GOAL
Display each line of the entries below that contains the word "with".

• • • •

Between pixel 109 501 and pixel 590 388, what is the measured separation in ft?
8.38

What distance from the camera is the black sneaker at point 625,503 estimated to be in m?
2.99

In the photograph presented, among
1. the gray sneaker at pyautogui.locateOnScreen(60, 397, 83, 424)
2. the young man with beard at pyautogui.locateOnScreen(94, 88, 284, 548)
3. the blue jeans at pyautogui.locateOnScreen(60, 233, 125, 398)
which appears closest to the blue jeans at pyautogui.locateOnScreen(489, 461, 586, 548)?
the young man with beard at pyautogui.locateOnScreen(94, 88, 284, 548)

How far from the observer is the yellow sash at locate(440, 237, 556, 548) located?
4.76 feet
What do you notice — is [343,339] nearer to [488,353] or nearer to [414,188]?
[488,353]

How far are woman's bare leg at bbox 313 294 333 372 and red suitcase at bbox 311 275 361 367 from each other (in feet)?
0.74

• • • •

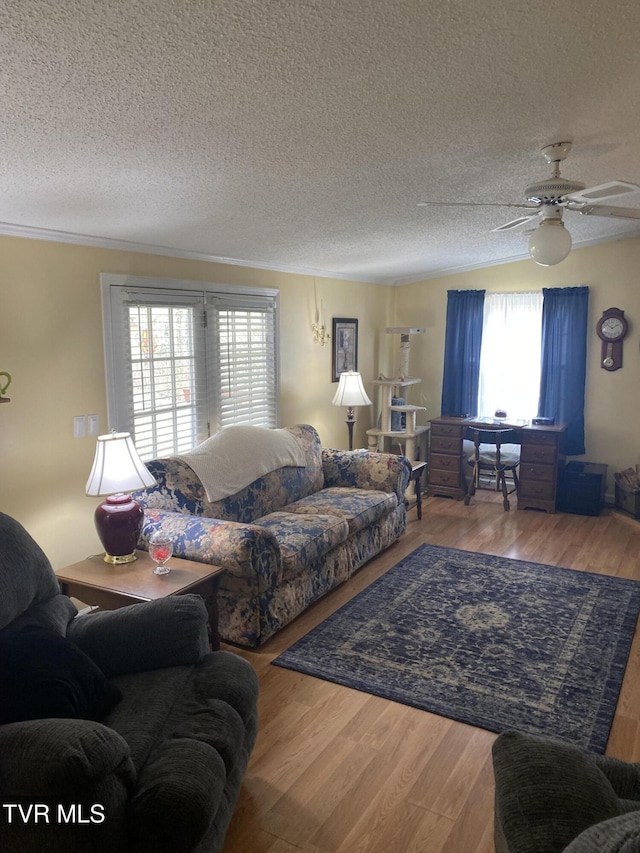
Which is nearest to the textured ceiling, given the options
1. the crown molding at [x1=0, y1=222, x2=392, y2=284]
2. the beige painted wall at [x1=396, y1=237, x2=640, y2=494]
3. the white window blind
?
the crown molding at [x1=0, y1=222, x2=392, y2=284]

• • • •

FULL RESPONSE
2. the young man with beard at pyautogui.locateOnScreen(94, 88, 284, 548)
the young man with beard at pyautogui.locateOnScreen(94, 88, 284, 548)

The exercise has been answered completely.